AIM: Print the lines below verbatim, starting with the line that contains "Identify which from" and ending with the final line, both included.

________________________________________

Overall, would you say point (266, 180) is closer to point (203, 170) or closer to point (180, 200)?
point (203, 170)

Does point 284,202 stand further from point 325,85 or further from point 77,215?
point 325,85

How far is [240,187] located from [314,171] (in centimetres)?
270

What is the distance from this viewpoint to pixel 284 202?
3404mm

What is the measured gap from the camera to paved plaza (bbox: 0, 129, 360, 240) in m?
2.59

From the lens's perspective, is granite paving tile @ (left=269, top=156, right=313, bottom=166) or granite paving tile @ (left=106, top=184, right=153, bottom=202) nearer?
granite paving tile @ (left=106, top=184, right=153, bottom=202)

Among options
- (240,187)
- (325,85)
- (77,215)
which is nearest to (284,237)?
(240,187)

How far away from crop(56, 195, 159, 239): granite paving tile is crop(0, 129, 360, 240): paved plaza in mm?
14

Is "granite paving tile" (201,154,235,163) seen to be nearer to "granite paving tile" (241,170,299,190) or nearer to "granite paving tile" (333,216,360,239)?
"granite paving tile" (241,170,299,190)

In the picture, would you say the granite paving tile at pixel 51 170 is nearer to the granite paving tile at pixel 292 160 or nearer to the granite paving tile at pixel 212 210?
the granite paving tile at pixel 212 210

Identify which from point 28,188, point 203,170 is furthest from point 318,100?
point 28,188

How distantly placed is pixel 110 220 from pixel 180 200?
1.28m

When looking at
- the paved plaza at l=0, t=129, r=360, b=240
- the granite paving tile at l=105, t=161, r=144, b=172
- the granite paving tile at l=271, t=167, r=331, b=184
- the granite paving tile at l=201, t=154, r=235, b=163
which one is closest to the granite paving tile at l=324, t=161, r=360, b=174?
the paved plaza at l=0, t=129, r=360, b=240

________________________________________

WRITTEN ANSWER:
Identify which from point 28,188, point 203,170 is furthest from point 318,100?
point 28,188

How distantly placed is pixel 110 220 from pixel 180 200?
1.28m

When looking at
- the paved plaza at l=0, t=129, r=360, b=240
- the granite paving tile at l=105, t=161, r=144, b=172
- the granite paving tile at l=271, t=167, r=331, b=184
- the granite paving tile at l=201, t=154, r=235, b=163
which one is closest to the granite paving tile at l=324, t=161, r=360, b=174?
the paved plaza at l=0, t=129, r=360, b=240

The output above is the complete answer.